I'm four months ahead of you :-)

Byte Magazine, July 1990, pp. 298-299 shows you how to hook up a Nintendo
joystick to a PC via the parallel port.  It keeps talking about the 
Power Glove, but it's really just Nintendo.  It does not tell how to
hook up a Zap Gun, which appears to be a light pen.  Hercules 
Monochrome cards and Cirrus VGA chips support light pens.  Konami has
a really spiffy Nintendo helmet with the Zap Gun lens as a monocle that I'd
love to bring up as a mouse.  The helmet also has stereo headphones;
list ~$40.  Covox in Beaverton, OR has a PC card for $100 that does
stereo sound from generated samples.

I've got the Power Glove running as a Nintendo joystick under X Windows
under 386 UNIX.  Based on this experience, I'm buying a real Nintendo 
joystick for my main mouse because of the savings in table space.
You can type with a Power Glove on, but it's not fun.

You could buy a Nintendo with special games for the Power Glove, 
watch the data lines with a logic analyzer, and figure how the Nintendo games 
download new programs into the Power Glove, but that would be difficult.
It would probably be illegal to disclose your results, also.

Someone at Cal Arts posted a circuit that is a starting point for 
reading raw-mode data from the Power Glove.  It generates a 50khz
signal to the base box and reads out the three sensors on the L-bar.
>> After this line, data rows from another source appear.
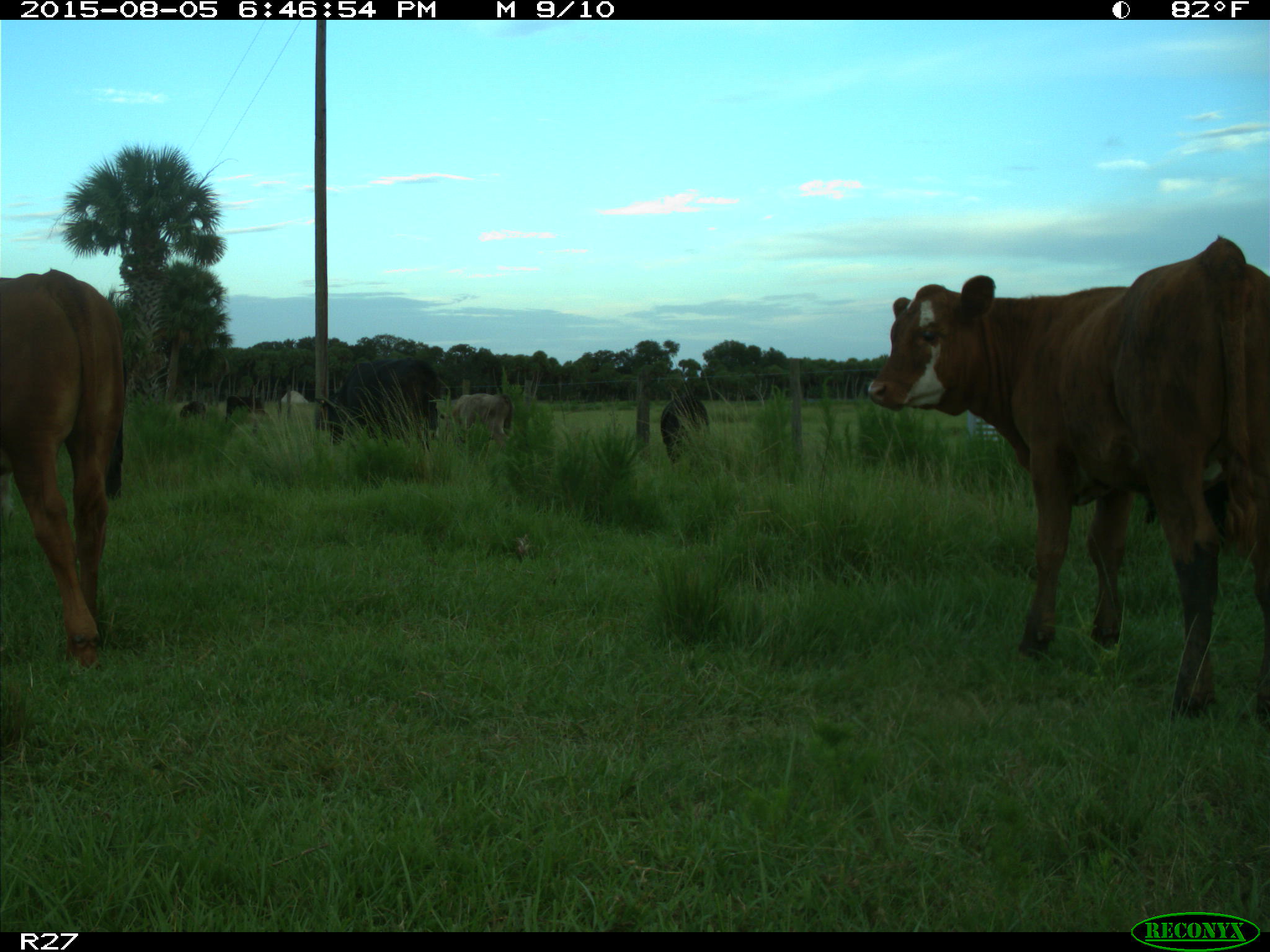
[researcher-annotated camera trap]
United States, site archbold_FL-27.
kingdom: Animalia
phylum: Chordata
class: Mammalia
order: Artiodactyla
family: Bovidae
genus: Bos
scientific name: Bos taurus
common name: domestic cow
Bos taurus (domestic cow).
The story, as near as I can make out, is that VPL had a patent on
some data-glove techniques, and AGE (the PG designer) stepped on these.
VPL sued them, and won.  So, VPL makes some revenue on the Power Glove
and also stopped AGE from distributing a serial box that reads out raw
mode from the PG.  VPL is now building their own serial box and has been
going to announce it Real Soon Now for several months.  Virtual Technologies
in Palo Alto builds the CyberGlove for $5500, also.  VPL sued them and
lost.

The glasses part is easy: Haitex Resources in South Carolina make
an LCD glasses set for $110.  The info is that it hooks up to the
Amiga joystick port and sucks 5V for power and a 5V signal port enables
the left or right eye.  The flicker is something awful.  I have one
but haven't hooked it up to the PC yet, but it will be a snap, I 
just know it.  You can run it off the PC parallel port, with power
from the PC disk cables.

    Haitex Resources
    P.O. Box20609
    Charleston, SC 29413-0609
    (803) 881-7518

I think you're looking at a major project here.  Don't worry about the
glasses part.  I'd concentrate on getting real-time update of pictures
based on mouse or joy-stick input.  The Glove is really cute, but it's
going to be a mother if you try to go beyond its Nintendo joystick mode.

Hot tip: Binary Space Partition (see Computer Graphics: Foley, Van Dam,
Feiner, Hughes) is the algorithm of choice for 3D polygon sorting.
Another hot tip: you can't shuffle your data around fast enough running
in 16-bit instruction mode.  The PC is going to be really slow.